Wow 8 weeks already! It's amazing how fast it goes. I am also wondering how the heck it got to be August already??!! I am torn between making this post only pictures and keeping it light or telling you all how I really feel.... oh you know me so well.
I am tired. Really tired. I am unsure I like the feeling's I am having. Although I don't remember much of the first year with the boys these feeling's feel somewhat familiar. Jett is terribly cute but also hard to manage some days. He has had tummy issues from day one - I even cut out dairy! In the last few days if he is not being held he is screaming (in the evening even if he is held is screaming) His sleep is atrocious... impossible to put down. He does get one good strech of 4 hours from about 10pm till 2am and then we are back to feeding every 2 hours.... it's a vicious cycle. I know my milk supply is plenty (I pumped the other day and in 10 minutes I got 8 oz - this mama makes enough milk for the school yard)
I am kind of at a loss. It's tiring and I feel so bad for the older boys who get so little of my attention these days. Like even right now Jett is laying down (which is rare - I got him to sleep by putting him on his tummy - I know I know call CFS see if I care) the boys are having quiet time and so I am alone for like maybe 10 minutes... till someone wants juice or a snack or boobie.
And for this next part if any of you are reading this and this is your life please don't comment about it.. I am happy for you and all but I don't want to hear it right now.. I can't handle hearing anymore people talking about how there infants sleep for 8-9 hour stretches!! Seriously shut up!! I even had to hide some people's status's from appearing in my facebook news feed cause I was going to throw up if I have to read it anymore.

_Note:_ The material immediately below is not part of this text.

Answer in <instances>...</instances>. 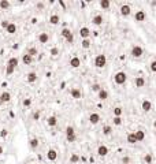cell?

I think part of me expected this would be easy.. I mean it is easy in comparison to having twins but yet I just thought it would be easier. Dave and I fight all the time.. mostly about either dealing with a screaming newborn or how to parent our other two. It's all tiring. And then this happened...
This morning I was sitting outside with a cup of coffee watching N & A ride their bikes and rocking J in his car seat with my foot re-reading Traveling Mercies (a life changing book - and yes Bud I will return it) I am not sure if I missed this part or what but today it practically jumped off the page...
"Christianity is about water. It's about baptism, full immersion, falling into something elemental and wet. Most of what we do in wordly life is gared toward our staying dry, looking good, not going under. But in baptism - in lakes and rain and tanks you agree to do something that's a little sloppy because at the same time it's holy and absurd. It's about surrender; giving in to all those things we can't control: it's a willingness to let go of balance and decorum and get drenched.
And in the Christian experience of baptism, the hope is that when you go under and you come out, maybe a little disoriented, you havn't dragged that old day along behind you. The hope, the belief is that a new day is upon you now. A day when you take God at God's word about cleanness and protection. "When though passeth thru the water, I will be with thee; and through the river's, they shall not overflow thee."
God isn't there to take away our suffering or pain but to fill it with his presence."
So there you have it.. I am such an imperfect parent and flawed woman BUT I am trusting that this too shall pass and with refinement and more grace than a girl knows what to do with.. I shall come out of the water facing a NEW day... better than the one I was holding onto... and for all those perfect people who post their perfect status's I hope you too find what your looking for.